* **DATA PROVIDED**:
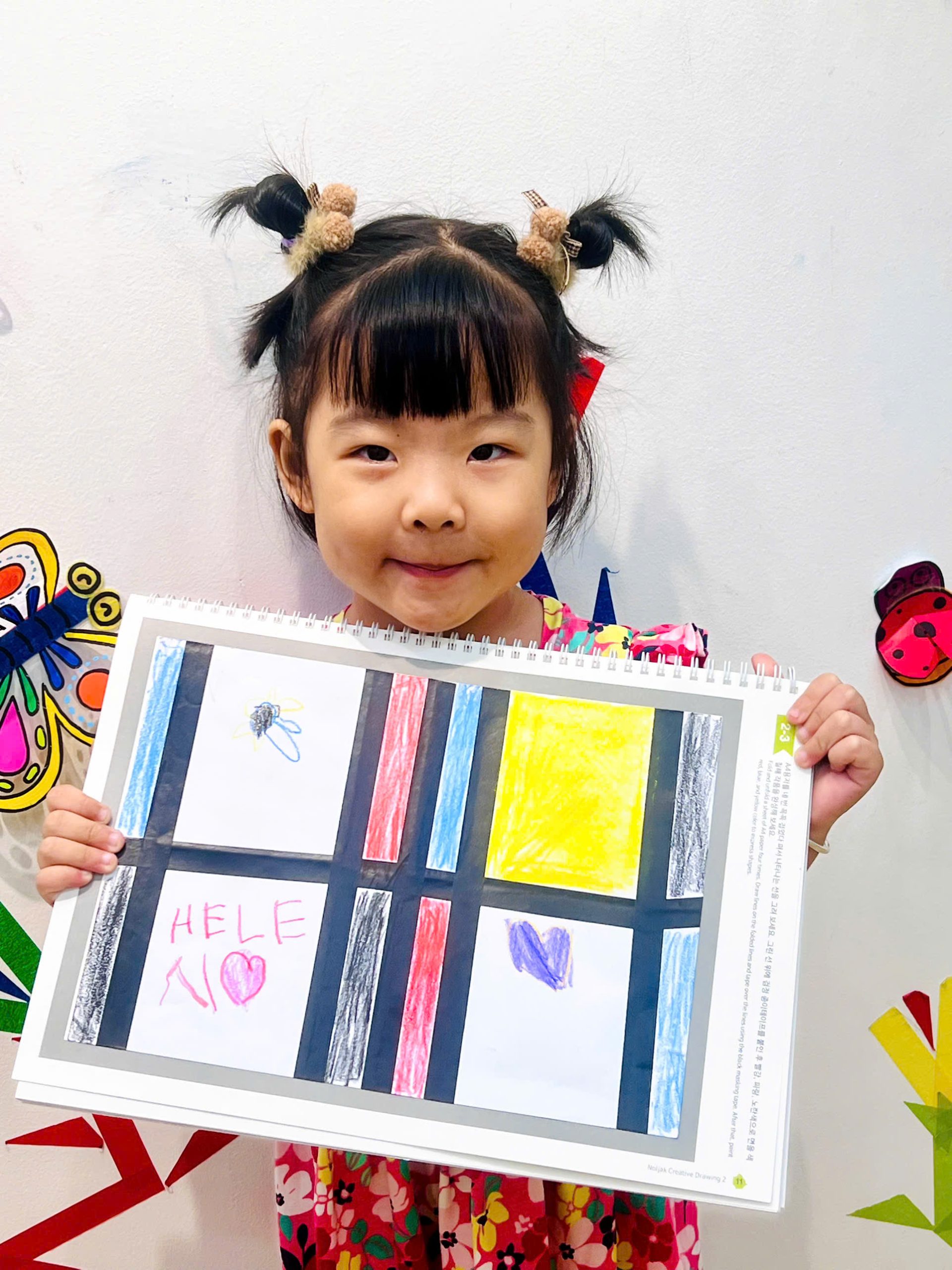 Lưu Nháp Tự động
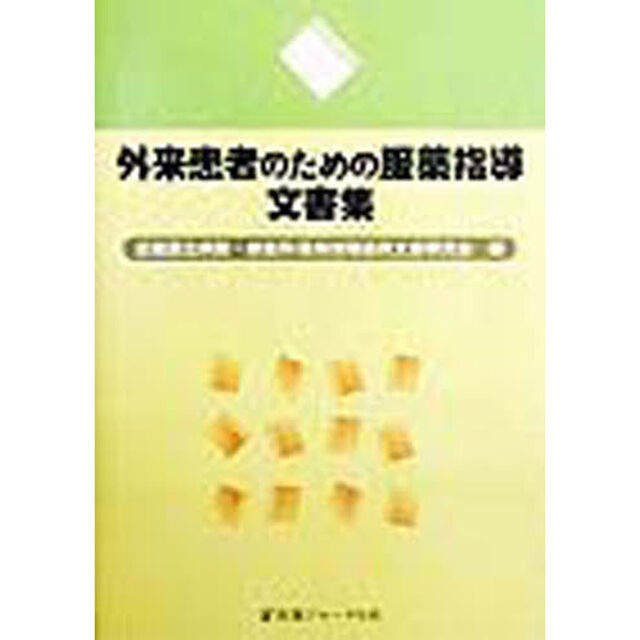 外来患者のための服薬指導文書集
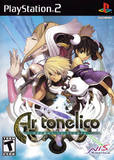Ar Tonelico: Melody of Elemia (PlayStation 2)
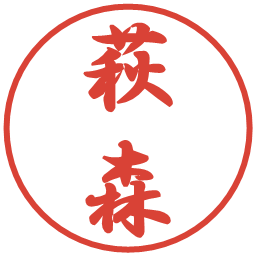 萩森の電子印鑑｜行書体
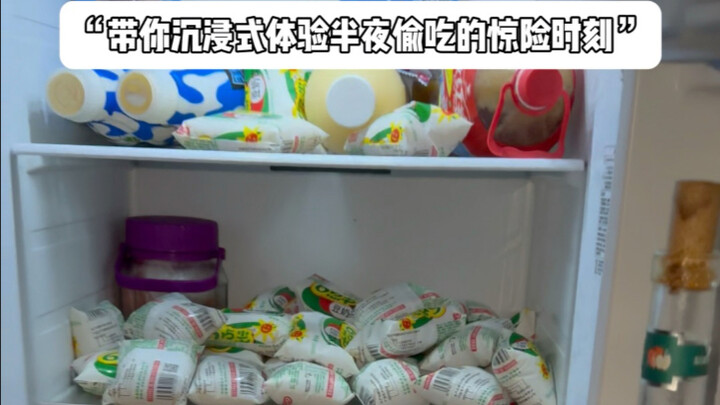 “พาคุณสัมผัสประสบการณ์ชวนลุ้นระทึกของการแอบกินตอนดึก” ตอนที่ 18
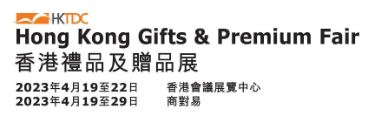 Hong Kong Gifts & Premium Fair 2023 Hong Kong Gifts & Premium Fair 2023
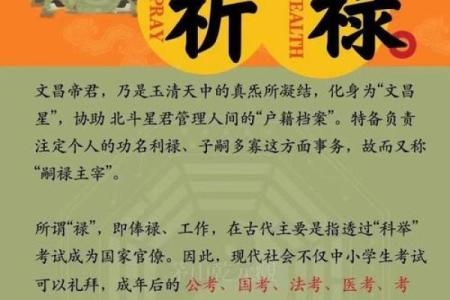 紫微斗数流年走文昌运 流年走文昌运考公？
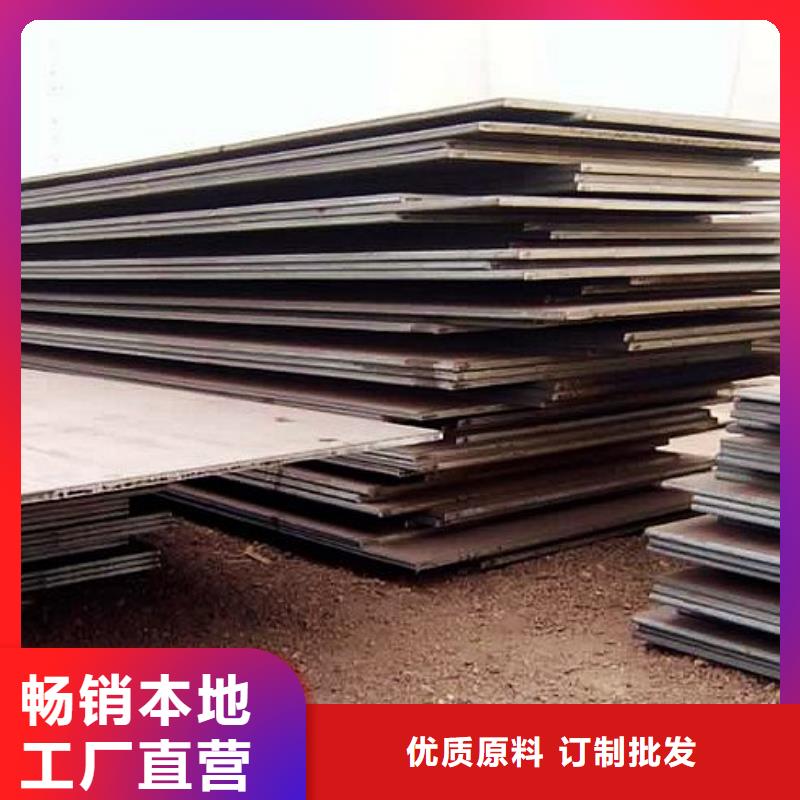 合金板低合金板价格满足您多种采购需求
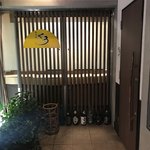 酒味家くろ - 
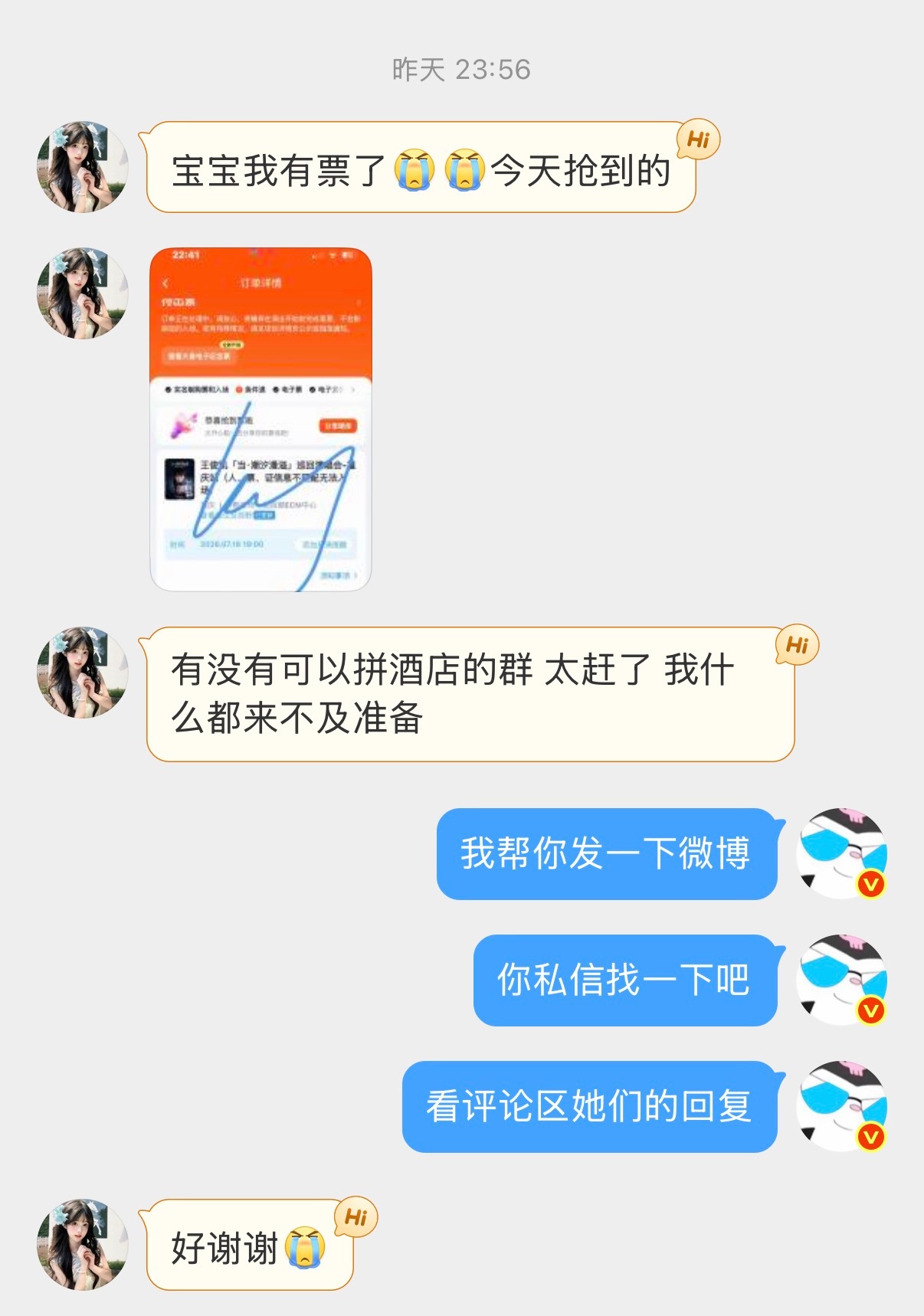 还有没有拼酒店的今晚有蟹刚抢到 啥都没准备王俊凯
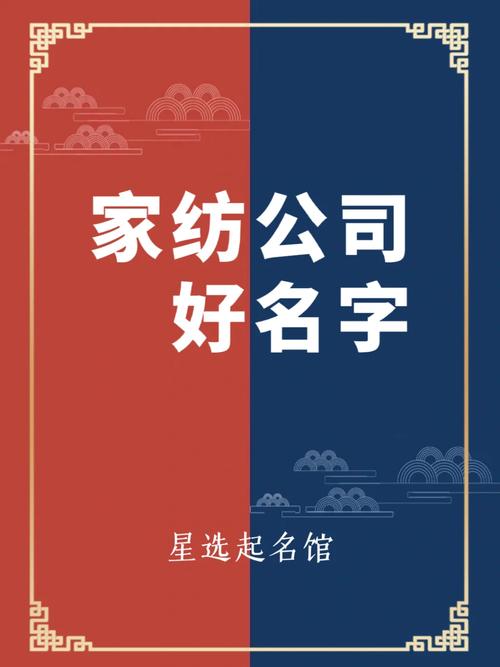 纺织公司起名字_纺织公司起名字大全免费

...

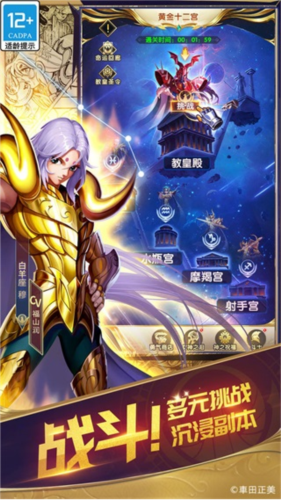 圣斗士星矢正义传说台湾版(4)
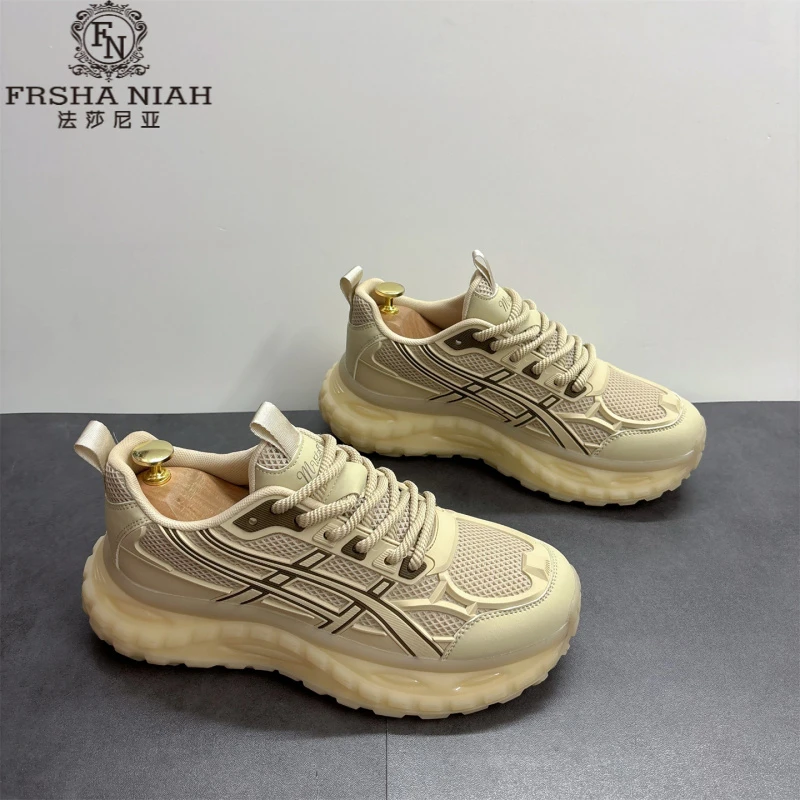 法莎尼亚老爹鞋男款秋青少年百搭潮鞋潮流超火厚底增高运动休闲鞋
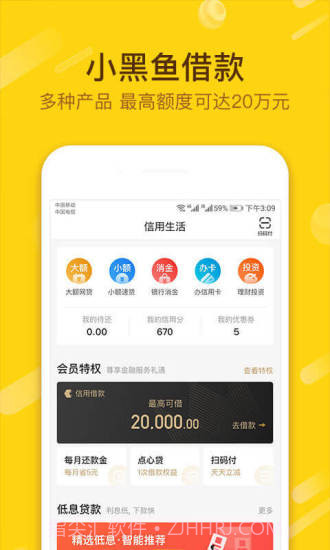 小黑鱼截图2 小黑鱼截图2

--

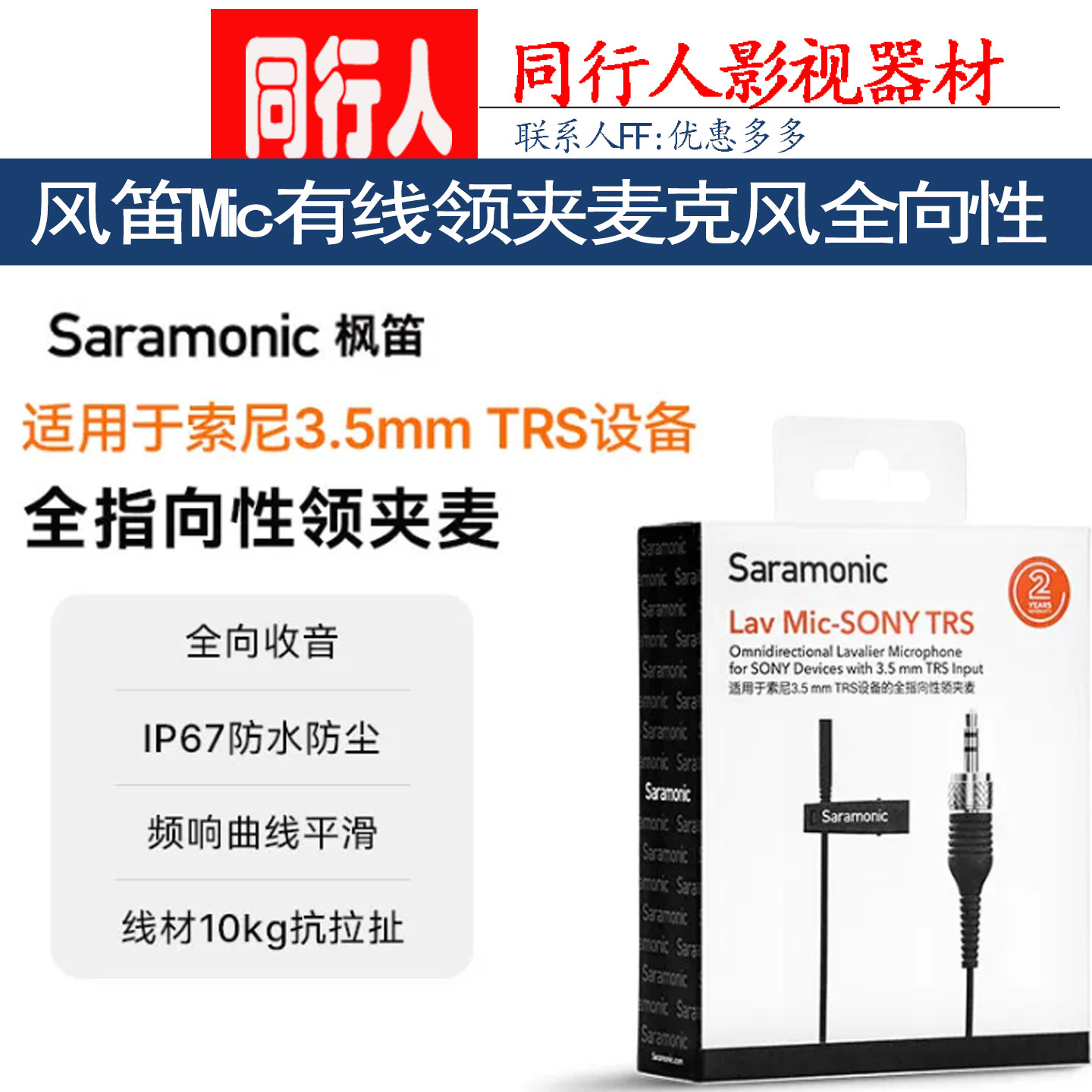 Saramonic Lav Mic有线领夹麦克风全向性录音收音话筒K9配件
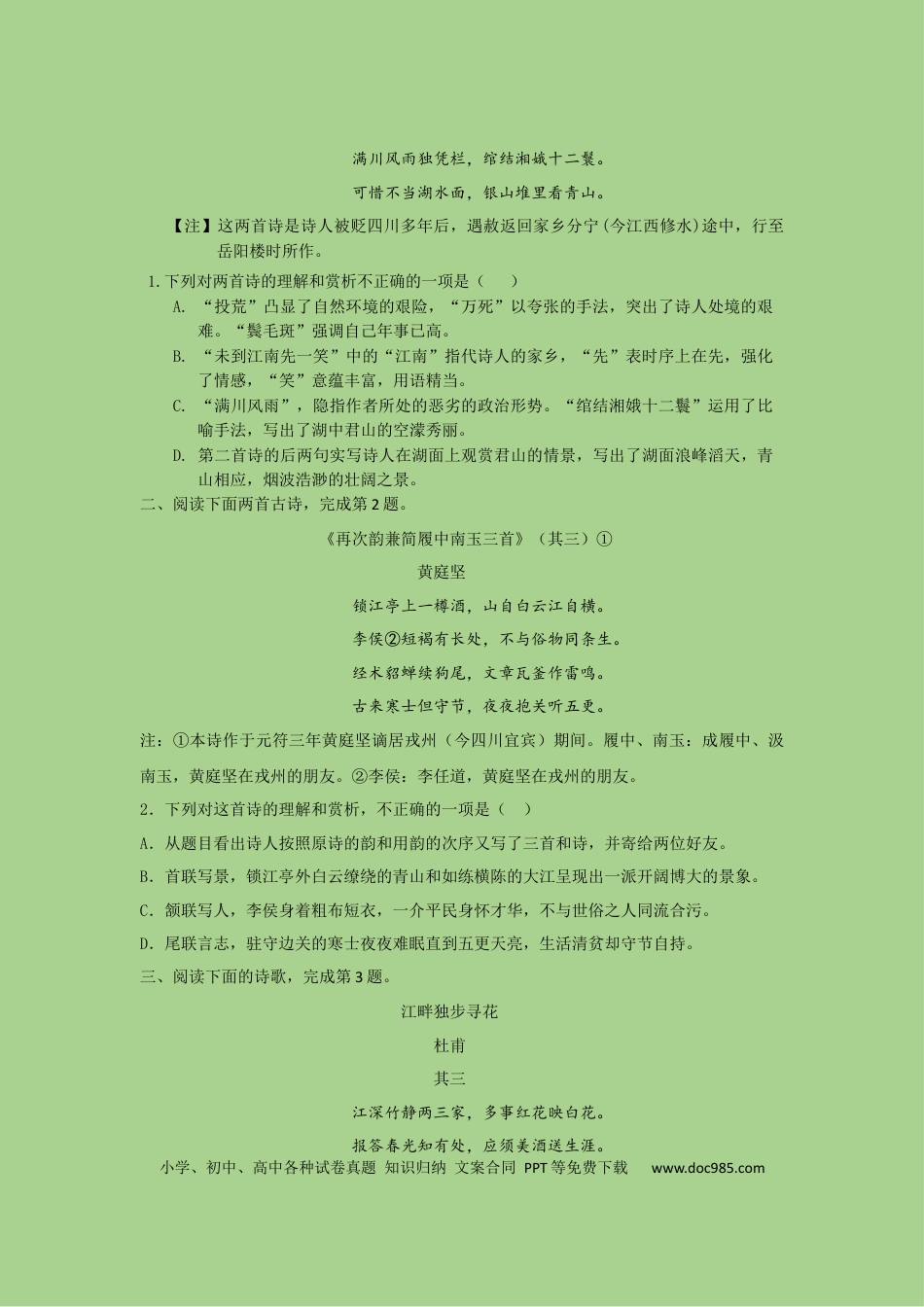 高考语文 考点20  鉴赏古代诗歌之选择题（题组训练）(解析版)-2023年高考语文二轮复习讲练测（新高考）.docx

* **TASK BRIEF**: Copy the entries between the lines holding "Lưu Nháp Tự động" and "纺织公司起名字_纺织公司起名字大全免费", inclusive, leaving out the pictures.

* **YOUR SOLUTION**:
 Lưu Nháp Tự động
 外来患者のための服薬指導文書集
Ar Tonelico: Melody of Elemia (PlayStation 2)
 萩森の電子印鑑｜行書体
 “พาคุณสัมผัสประสบการณ์ชวนลุ้นระทึกของการแอบกินตอนดึก” ตอนที่ 18
 Hong Kong Gifts & Premium Fair 2023 Hong Kong Gifts & Premium Fair 2023
 紫微斗数流年走文昌运 流年走文昌运考公？
 合金板低合金板价格满足您多种采购需求
 酒味家くろ - 
 还有没有拼酒店的今晚有蟹刚抢到 啥都没准备王俊凯
 纺织公司起名字_纺织公司起名字大全免费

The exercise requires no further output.